On the other hand, the write request uses Cache Aside-> from the previous cache strategy to write to the database before deleting the cache.

_, err: = m.Exec (func (conn sqlx.SqlConn) (result sql.Result, err error) {execSQL: = fmt.Sprintf ("update your_table set% s where 1: 1", m.table, AuthRows) return conn.Exec (execSQL, data.RangeId, data.AuthContentId)}, keys...) func (cc CachedConn) Exec (exec ExecFn, keys... string) (sql.Result, error) {res, err: = exec (cc.db) if err! = nil {return nil Err} if err: = cc.DelCache (keys...) Err! = nil {return nil, err} return res, nil}

Like QueryRow, the caller is only responsible for the business logic, and caching writes and deletes are transparent to the invocation.
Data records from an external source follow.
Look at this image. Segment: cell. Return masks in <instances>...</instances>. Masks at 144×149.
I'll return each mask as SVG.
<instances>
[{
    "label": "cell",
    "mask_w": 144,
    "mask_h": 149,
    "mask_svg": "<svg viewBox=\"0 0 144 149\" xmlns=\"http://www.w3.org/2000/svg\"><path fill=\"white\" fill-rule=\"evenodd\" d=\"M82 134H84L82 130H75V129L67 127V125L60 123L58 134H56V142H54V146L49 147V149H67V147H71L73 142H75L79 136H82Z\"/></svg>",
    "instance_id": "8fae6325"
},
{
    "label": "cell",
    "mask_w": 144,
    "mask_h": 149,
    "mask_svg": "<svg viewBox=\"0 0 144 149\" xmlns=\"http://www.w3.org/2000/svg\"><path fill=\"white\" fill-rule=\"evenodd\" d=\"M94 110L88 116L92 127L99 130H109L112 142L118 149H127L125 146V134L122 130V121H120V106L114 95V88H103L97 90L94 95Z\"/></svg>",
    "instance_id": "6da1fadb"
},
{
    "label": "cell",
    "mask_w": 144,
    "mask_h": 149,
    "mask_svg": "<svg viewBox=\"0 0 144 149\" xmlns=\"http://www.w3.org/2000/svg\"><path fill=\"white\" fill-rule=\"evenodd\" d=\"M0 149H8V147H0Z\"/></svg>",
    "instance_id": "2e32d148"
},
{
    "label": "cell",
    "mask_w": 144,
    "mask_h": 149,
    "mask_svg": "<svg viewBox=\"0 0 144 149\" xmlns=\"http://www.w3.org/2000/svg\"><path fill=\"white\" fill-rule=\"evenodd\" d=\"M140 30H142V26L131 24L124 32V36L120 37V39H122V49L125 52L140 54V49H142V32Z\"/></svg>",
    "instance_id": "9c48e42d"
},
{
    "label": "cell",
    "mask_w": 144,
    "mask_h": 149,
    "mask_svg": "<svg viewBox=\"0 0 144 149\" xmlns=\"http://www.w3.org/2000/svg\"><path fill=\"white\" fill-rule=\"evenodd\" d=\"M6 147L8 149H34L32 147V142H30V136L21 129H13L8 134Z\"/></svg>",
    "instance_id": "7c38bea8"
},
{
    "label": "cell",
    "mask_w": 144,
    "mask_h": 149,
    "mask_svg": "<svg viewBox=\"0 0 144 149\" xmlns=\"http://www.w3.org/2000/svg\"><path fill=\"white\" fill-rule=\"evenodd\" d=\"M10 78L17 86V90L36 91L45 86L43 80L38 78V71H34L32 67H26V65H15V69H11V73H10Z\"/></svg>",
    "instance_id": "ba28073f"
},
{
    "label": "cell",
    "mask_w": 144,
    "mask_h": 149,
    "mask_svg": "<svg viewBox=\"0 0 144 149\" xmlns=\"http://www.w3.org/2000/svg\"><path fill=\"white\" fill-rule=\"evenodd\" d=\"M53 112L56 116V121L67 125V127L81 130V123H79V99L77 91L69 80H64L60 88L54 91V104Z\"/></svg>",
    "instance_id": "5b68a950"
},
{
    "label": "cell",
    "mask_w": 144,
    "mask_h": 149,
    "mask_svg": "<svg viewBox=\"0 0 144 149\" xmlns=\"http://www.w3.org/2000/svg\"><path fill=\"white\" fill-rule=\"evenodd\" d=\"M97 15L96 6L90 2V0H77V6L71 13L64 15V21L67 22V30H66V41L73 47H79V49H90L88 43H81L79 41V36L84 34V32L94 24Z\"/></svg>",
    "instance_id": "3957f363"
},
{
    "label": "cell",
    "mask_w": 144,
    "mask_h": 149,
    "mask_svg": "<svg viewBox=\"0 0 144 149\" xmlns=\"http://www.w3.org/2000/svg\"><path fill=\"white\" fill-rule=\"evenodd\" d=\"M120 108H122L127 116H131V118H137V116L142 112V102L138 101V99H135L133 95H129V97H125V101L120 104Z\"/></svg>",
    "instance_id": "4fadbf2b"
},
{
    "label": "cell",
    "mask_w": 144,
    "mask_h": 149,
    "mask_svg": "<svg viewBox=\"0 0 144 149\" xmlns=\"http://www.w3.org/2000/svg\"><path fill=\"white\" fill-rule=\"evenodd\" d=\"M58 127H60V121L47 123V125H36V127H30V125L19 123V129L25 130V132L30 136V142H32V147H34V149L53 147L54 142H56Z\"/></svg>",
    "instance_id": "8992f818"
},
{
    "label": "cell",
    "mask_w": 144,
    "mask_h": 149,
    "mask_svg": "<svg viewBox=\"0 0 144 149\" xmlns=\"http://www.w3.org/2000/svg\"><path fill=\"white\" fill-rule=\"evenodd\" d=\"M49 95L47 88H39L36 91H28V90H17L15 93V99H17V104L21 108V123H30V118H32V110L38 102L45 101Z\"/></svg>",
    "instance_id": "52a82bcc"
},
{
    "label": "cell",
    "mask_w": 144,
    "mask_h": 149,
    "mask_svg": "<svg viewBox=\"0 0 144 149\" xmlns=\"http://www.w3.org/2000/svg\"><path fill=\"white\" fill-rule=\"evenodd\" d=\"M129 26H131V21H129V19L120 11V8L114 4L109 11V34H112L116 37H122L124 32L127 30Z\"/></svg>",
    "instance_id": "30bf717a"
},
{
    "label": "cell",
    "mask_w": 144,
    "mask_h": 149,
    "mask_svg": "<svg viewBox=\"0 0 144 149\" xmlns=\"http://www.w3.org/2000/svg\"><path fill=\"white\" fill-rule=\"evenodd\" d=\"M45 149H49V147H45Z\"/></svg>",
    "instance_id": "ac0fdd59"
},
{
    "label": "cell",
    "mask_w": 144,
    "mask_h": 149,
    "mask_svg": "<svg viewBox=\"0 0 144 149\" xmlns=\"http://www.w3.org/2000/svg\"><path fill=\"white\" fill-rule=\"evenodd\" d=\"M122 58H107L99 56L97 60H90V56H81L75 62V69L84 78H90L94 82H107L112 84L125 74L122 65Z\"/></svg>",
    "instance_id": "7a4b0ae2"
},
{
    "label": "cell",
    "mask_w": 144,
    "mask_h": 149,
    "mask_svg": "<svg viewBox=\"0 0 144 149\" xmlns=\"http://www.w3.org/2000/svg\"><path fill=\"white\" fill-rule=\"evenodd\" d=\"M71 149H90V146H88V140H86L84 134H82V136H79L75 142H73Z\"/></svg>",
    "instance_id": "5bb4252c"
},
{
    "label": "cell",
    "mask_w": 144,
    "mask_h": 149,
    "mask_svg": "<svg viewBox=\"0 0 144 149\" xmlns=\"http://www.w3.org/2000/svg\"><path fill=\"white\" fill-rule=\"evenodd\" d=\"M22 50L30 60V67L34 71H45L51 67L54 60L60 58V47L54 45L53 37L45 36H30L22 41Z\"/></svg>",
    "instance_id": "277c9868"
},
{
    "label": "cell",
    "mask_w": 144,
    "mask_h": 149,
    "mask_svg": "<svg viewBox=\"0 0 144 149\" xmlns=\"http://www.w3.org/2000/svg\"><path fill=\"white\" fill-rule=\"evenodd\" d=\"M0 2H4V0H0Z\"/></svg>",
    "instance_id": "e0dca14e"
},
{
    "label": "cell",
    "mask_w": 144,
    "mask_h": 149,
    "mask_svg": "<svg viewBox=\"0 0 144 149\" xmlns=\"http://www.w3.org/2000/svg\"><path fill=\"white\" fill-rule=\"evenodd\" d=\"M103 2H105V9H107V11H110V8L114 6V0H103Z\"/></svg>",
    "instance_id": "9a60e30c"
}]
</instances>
> Source code address: cachedsql.go

Online caching

The first sentence at the beginning: it is a hooligan to break away from the business. All of the above is an analysis of the cache mode, but does the cache play an accelerated role in the actual business? The most intuitive is the cache hit rate, but how to observe the cache hit of the service? This involves surveillance.

The following figure shows the cache records of a service in our online environment:

Remember in QueryRow above: if the query cache is hit, c.stat.IncrementHit () will be called. Among them, stat is used as a monitoring indicator, constantly calculating the hit rate and failure rate.
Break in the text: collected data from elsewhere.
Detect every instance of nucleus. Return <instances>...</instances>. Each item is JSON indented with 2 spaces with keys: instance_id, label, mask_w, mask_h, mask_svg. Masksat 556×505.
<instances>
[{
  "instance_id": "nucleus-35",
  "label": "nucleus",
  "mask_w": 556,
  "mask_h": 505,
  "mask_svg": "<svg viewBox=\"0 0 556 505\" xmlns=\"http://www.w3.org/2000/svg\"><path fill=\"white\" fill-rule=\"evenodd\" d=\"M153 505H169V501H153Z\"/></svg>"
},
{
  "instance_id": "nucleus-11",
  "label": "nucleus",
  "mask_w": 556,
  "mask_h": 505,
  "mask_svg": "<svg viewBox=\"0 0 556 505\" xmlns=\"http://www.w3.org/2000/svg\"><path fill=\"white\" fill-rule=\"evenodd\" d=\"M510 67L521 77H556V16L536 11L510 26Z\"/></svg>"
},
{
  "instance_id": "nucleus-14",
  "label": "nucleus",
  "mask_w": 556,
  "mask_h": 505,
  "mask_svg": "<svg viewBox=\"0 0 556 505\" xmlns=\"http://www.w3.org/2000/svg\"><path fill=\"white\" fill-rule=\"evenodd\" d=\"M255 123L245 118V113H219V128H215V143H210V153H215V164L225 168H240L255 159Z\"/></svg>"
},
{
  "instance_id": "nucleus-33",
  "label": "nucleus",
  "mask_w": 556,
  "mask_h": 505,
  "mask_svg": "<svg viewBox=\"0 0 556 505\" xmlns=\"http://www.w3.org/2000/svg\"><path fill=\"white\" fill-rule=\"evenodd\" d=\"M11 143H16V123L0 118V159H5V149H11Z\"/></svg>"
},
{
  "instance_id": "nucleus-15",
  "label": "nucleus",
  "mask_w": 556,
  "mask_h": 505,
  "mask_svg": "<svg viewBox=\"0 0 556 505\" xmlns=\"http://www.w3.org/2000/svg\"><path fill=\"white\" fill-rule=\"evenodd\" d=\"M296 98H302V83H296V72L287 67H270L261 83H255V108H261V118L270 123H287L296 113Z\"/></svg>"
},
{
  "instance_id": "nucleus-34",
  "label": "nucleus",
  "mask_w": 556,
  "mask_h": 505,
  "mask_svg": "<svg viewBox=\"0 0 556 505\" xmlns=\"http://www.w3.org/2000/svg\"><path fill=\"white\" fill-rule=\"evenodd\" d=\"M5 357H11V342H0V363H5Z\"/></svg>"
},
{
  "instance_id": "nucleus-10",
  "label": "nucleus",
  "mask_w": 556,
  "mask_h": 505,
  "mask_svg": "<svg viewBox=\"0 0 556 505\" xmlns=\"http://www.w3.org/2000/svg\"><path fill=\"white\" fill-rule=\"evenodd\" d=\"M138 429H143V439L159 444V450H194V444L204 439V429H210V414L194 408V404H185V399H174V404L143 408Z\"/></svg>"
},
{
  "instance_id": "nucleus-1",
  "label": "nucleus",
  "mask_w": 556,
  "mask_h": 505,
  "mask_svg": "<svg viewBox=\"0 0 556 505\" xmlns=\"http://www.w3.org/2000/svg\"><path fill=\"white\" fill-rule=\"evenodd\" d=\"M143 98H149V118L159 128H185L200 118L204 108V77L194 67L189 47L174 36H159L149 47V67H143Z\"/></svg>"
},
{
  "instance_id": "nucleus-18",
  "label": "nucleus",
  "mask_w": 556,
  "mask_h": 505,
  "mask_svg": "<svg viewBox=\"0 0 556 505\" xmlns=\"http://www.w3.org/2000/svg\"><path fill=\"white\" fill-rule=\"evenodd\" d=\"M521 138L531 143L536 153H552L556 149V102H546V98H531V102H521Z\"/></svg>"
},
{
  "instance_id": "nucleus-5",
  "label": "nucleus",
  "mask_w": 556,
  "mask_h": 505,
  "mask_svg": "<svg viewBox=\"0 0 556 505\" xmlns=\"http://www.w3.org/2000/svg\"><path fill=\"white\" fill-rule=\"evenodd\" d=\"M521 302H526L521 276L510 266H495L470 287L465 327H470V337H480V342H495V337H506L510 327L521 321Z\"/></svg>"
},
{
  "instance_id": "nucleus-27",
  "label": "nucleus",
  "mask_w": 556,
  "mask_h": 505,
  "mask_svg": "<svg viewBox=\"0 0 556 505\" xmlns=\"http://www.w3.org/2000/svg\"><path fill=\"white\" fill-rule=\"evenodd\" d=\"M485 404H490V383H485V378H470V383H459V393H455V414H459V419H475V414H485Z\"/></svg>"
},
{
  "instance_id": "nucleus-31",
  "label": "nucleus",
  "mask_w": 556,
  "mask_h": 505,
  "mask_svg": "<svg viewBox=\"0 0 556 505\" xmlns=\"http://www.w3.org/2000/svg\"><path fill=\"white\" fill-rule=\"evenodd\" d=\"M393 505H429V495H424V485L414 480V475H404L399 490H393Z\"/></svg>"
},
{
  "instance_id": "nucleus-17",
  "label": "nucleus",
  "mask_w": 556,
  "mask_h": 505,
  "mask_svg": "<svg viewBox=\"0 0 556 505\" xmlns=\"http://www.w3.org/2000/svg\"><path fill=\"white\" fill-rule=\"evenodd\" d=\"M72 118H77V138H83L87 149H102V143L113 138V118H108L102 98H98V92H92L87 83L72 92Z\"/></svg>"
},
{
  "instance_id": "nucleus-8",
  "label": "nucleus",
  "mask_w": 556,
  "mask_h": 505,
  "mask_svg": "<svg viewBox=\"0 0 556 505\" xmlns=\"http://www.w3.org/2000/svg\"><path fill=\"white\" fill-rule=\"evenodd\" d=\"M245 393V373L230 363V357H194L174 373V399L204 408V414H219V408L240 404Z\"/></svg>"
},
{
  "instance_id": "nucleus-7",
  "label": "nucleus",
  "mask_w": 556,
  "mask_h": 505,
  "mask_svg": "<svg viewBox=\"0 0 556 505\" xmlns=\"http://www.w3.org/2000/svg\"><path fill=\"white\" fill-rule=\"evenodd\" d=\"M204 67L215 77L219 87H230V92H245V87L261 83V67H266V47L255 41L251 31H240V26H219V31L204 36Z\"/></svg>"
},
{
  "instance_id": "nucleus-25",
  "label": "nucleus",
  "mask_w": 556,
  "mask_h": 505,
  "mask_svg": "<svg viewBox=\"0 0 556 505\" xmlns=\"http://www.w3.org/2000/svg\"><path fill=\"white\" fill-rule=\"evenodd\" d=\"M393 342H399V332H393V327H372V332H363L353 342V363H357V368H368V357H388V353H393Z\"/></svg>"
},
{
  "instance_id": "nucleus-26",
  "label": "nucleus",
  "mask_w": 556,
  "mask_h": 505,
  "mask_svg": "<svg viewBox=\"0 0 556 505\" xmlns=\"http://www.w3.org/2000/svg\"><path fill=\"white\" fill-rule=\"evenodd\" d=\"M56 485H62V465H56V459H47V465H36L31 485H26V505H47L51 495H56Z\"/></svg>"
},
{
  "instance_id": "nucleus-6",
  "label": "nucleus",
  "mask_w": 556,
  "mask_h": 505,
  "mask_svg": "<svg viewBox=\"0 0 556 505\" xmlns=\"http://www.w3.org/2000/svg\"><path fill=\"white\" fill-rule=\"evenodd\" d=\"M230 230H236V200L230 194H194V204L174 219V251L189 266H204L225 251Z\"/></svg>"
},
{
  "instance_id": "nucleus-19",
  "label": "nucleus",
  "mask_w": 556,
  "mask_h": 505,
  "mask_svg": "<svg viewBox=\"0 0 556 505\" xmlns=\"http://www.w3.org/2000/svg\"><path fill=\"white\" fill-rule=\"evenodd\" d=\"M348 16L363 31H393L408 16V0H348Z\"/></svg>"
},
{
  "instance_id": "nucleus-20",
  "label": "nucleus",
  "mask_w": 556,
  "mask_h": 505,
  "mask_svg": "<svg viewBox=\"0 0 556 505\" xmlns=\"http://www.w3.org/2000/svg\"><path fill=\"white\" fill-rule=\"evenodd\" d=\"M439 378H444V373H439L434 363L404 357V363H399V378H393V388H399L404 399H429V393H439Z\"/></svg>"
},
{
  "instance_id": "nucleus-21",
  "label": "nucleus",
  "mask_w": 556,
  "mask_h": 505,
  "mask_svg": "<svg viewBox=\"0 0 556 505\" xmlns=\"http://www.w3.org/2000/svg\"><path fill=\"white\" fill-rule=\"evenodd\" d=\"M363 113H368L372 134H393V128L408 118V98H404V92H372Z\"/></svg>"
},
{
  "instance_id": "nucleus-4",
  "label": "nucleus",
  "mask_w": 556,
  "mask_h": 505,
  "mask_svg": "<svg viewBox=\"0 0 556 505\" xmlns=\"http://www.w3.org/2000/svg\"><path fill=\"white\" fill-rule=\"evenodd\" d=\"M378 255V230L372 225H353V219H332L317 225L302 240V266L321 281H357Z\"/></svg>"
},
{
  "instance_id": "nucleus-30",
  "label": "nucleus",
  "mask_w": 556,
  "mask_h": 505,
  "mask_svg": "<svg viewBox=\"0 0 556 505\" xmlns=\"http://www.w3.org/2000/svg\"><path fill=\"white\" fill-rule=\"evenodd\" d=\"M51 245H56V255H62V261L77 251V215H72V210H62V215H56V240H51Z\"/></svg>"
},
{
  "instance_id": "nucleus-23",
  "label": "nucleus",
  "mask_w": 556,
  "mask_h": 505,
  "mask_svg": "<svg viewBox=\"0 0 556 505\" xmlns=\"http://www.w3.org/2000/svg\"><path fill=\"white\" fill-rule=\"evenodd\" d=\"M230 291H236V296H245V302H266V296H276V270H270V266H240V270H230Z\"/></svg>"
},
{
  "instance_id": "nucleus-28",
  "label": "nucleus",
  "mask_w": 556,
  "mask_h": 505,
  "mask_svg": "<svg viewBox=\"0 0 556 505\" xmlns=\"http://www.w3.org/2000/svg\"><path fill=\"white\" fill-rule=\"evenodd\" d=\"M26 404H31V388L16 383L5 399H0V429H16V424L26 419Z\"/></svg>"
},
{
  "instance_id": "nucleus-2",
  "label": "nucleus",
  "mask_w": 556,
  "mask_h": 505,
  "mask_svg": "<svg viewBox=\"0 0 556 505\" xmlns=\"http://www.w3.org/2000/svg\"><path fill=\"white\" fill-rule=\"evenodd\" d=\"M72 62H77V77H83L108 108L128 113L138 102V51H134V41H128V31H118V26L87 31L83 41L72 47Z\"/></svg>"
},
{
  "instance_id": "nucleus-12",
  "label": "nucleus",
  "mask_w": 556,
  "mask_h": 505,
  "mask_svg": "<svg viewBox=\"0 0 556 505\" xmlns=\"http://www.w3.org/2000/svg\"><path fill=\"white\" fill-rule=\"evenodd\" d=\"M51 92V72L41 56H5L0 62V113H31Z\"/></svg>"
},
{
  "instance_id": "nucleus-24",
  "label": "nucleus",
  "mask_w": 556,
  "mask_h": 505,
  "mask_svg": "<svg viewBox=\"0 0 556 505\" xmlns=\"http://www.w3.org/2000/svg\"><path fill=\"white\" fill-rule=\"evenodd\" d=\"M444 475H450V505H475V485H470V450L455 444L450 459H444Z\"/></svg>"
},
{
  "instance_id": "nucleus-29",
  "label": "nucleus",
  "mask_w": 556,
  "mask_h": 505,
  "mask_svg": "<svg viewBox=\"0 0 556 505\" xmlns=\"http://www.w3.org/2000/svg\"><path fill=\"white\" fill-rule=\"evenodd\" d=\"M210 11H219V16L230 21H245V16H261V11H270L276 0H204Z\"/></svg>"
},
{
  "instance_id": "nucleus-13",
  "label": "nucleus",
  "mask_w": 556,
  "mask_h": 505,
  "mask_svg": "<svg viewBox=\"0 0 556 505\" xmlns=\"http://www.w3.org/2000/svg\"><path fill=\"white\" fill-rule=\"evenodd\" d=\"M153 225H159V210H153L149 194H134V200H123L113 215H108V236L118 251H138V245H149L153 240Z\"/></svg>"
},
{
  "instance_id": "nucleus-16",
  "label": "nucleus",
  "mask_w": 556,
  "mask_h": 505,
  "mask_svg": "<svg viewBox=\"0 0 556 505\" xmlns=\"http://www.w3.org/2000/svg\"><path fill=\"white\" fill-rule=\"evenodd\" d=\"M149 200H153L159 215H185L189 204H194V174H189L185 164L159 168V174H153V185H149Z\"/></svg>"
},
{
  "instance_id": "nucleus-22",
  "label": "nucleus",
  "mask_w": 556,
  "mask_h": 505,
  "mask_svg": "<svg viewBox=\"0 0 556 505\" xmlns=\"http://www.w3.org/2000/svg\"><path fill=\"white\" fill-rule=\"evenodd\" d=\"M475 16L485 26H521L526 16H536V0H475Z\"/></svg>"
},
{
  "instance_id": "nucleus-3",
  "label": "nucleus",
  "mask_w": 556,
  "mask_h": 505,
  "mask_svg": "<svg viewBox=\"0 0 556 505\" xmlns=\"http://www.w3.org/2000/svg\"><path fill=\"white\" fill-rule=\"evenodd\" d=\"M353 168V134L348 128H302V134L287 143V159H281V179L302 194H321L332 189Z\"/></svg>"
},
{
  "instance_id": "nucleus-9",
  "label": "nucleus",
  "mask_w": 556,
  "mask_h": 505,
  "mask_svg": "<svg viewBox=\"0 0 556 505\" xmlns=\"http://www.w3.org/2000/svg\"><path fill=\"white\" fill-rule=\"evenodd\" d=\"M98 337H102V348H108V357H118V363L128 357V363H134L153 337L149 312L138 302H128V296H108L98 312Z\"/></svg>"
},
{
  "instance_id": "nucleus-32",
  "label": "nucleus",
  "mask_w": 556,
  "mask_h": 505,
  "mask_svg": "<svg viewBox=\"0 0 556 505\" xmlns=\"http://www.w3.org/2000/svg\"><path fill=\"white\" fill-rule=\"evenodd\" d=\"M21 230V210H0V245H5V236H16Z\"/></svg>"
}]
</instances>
> Source code address: cachestat.go

In other business scenarios, such as home page information browsing, a large number of requests are inevitable. So caching the information on the front page is particularly important in the user experience. But unlike some of the single key mentioned earlier, a large number of messages may be involved, and other cache types need to be added at this time:

Split cache: you can split the message id-> query the message by the message id, and insert the cache into the message list.

Message expiration: set the message expiration time so that it does not take up too long a cache.

Here are the best practices involving caching:

It is "particularly important" not to allow non-expired caches

Distributed cache, easy to scale

Automatic generation, with its own statistics

On how to analyze the cache principle and micro-service cache automatic management is shared here, I hope the above content can be of some help to you, can learn more knowledge. If you think the article is good, you can share it for more people to see.

Welcome to subscribe "Shulou Technology Information " to get latest news, interesting things and hot topics in the IT industry, and controls the hottest and latest Internet news, technology news and IT industry trends.

*The comments in the above article only represent the author's personal views and do not represent the views and positions of this website. If you have more insights, please feel free to contribute and share.